Spatial analysis (especially GIS) applies digital cartographic tools to historical maps, geographically based events, demography, migration, textual production, and movement over time. Alongside technical skills, we emphasize critical perspectives on mapping: uncertainty, missing data, categorization choices, and how computational systems can reproduce bias.
An introduction to visual and spatial questions and tools in the humanities. Our primary focus is on visualizing the social data contained within literary correspondence; other areas of emphasis include network theory, color theory, data visualization tools, GIS, and how these methods can illuminate literary and cultural objects.
Elective Course
DigHum 150C - Digital Humanities and Textual and Language Analysis
Introduction to Computational Literary Analysis
Textual and language analysis addresses a range of language use, from the literary to the informal. Computational approaches can support humanistic inquiry by revealing patterns at scale—while raising interpretive questions about meaning, context, and what counts as evidence.
This course introduces computational literary analysis (the quantitative study of literature) and assumes no computer science background. We learn techniques such as stylometry, topic modeling, and word embeddings in Python. We also discuss contemporary AI language models as both tools and objects of critique—focusing on questions of bias, representation, and how computational “readings” relate to close reading.
Elective Course
DigHum 160 - Critical Digital Humanities
This course will concentrate on training a critical eye on the field, and analyzing what impact the digital has on the study of the humanities and on the culture at large. Even as computational and digital capacities allow us to ask new questions, they also powerfully shape how we organize and receive knowledge. Courses in the Critical Digital Humanities will provide a necessary space to critically evaluate how the modes and content of information-age technologies influence and impact the modes and content of humanistic inquiry.
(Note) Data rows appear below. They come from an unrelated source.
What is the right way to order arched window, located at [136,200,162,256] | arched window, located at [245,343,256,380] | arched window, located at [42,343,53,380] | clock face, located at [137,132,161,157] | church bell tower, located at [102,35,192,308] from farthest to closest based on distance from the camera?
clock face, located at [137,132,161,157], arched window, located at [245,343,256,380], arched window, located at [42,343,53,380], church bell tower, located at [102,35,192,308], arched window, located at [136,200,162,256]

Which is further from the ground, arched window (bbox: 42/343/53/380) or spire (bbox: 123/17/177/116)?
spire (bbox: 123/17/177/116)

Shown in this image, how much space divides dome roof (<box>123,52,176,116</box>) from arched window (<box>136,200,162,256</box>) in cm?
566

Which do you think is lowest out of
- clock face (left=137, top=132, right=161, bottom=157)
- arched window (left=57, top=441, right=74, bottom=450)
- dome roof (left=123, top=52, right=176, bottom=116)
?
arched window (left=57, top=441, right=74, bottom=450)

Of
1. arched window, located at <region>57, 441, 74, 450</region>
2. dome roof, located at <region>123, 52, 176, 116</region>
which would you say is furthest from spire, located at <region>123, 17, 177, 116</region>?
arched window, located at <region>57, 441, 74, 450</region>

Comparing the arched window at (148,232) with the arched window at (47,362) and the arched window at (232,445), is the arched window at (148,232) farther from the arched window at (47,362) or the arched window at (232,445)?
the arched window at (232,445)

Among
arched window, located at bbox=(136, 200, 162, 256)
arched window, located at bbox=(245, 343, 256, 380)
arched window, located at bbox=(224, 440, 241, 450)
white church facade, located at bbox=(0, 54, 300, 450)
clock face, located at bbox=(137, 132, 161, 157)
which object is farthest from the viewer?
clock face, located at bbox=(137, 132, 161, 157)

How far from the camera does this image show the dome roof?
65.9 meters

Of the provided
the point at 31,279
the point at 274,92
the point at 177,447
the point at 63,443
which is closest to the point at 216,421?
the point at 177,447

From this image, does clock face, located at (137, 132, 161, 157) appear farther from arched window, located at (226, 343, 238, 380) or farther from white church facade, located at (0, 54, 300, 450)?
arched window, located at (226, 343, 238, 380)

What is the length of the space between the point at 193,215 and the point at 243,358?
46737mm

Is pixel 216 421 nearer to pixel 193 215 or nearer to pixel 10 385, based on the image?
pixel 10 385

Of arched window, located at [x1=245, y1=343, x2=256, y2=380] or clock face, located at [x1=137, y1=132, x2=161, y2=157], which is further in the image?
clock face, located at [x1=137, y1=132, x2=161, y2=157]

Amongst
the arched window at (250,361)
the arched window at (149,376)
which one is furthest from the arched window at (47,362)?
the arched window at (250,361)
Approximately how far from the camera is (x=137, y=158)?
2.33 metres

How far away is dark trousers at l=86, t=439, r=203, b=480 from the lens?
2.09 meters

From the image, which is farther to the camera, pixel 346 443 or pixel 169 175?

This class meets online, asynchronously.
Elective Course
DigHum 161 - Decolonial Digital Humanities
This course examines how digital humanities methodologies can reinforce or challenge colonial legacies while contributing to decolonization through ethical, critical frameworks. Integrating perspectives from Decolonial Studies, Black Feminist Studies, Indigenous Studies, Cultural Studies, and Environmental Studies, students will learn to critique and create digital storytelling projects through decolonial lenses. The course introduces digital humanities tools such as text mining, structured data analysis, and visualization, emphasizing technical skills and critical literacy. No prior experience with digital humanities is required, but basic computing competency is expected.
Elective Course
DigHum 162 - Data Science for Social Justice
This course trains students to do end-to-end data work on social problems—while making the value choices in that work explicit and testable. Instead of treating “ethics” as an add-on, we focus on the concrete places where harm or injustice can enter a project: problem formulation, data collection, labeling, measurement, modeling, evaluation, and deployment. Students will build practical skills in data analysis (cleaning, exploratory analysis, visualization, simple modeling) and learn applied techniques for responsible practice, such as documentation, bias/impact checks, subgroup evaluation, and communicating uncertainty and limitations. Case studies emphasize real-world domains where data science has high stakes: policing and criminal legal systems, housing and eviction, health access, education, labor and hiring, and platform governance.